Metric modules

Implementing a new dataset module

To implement a new metric follow the Contribution guide and make sure you adopt all the necessary conventions specified in this document.

For examples have a look here for a method in Python or here for a method in R.

Metric module layout and interface

Metric modules require 3 files (see templates). '{metric}' in the file names should be replaced by the name of your module and all files placed in a subfolder of the same name.

  • {metric}.yml: dependencies of the metric module script following the format:
channels:
- conda-forge
dependencies:
- anndata=0.10.3
- gitpython=3.1.40
  • {metric}_optargs.json: defining optional arguments for the workflow following the format:
{
    "groundtruth": true,   # Does the metric need groundtruth labels? (boolean)
    "embedding": false,    # Does the metric need embeddings? (boolean)
    "config_file": true    # Does the metric take an additional config file? (boolean)
}

It is optional to add when your metric requires this:

physical_coordinate:
description: Does the metric take physcial coordination of the sample?
type: boolean
  • {metric}.py/.r: metric module script.
  • Check the TODOs in the metric.py or metric.r template.
  • The command line arguments are fixed and should not be modified.
  • see further instruction below.

Input Format

  • Labels File (-l, --labels): Path to a file containing cluster labels.

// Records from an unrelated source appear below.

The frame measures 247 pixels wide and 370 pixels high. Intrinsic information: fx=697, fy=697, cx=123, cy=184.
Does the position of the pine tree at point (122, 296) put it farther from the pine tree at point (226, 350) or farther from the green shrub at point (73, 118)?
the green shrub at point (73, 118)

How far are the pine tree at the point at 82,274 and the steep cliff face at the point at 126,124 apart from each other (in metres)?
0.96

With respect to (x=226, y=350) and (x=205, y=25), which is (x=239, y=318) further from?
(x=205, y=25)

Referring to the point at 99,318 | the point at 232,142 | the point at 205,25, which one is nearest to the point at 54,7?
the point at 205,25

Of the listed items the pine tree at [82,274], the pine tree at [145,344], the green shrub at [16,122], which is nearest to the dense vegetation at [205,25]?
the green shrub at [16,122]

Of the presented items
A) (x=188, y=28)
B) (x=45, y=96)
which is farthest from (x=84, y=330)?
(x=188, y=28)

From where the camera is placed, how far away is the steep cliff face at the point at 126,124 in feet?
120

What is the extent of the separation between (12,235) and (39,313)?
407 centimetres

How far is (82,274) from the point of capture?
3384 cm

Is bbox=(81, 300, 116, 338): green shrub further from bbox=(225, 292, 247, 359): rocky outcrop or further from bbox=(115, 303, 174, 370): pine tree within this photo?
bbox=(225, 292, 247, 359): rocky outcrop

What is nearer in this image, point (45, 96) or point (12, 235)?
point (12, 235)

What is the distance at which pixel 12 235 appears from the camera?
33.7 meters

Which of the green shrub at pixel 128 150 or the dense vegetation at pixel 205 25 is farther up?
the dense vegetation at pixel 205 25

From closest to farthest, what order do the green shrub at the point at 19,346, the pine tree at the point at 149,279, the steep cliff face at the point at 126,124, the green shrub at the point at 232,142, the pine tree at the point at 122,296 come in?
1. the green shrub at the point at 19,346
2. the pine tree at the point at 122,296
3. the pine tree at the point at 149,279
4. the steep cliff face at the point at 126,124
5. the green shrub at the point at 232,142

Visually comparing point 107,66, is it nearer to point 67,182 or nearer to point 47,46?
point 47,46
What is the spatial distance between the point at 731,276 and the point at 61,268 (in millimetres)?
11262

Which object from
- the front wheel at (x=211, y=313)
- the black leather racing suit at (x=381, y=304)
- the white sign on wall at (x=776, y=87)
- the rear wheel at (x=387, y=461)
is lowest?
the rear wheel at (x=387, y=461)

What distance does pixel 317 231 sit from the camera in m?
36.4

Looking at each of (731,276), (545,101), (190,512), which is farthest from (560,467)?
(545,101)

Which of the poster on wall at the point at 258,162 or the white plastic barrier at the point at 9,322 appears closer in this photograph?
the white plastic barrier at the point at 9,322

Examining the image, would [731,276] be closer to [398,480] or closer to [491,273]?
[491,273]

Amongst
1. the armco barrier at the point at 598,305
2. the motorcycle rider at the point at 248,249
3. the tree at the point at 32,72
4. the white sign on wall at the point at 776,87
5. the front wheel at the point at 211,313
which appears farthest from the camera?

Format: Text file where each row corresponds to a label for a specific observation.

Optional Files:

  • Ground Truth File (-g, --ground_truth): Path to a file containing ground truth labels. Use this for metrics requiring true labels for comparison.
  • Embedding File (-e, --embedding): Path to a file containing latent space embeddings. Useful for metrics that do not rely on ground truth labels.
  • Config File (-c, --config): Path to an optional JSON file with additional parameters for metric calculation.

Output Format

The script writes the calculated metric to the specified output file (-o, --out_file) in scientific notation with five decimal places.

Example usage of module scripts (Testing)

python metric.py -l labels.txt -g ground_truth.txt -o result.txt

Add to workflow

  • Add your metric to the excute_config.yaml under Metrics selected for execution.
  • Add your metric scripts to the path_config.yaml under metrics.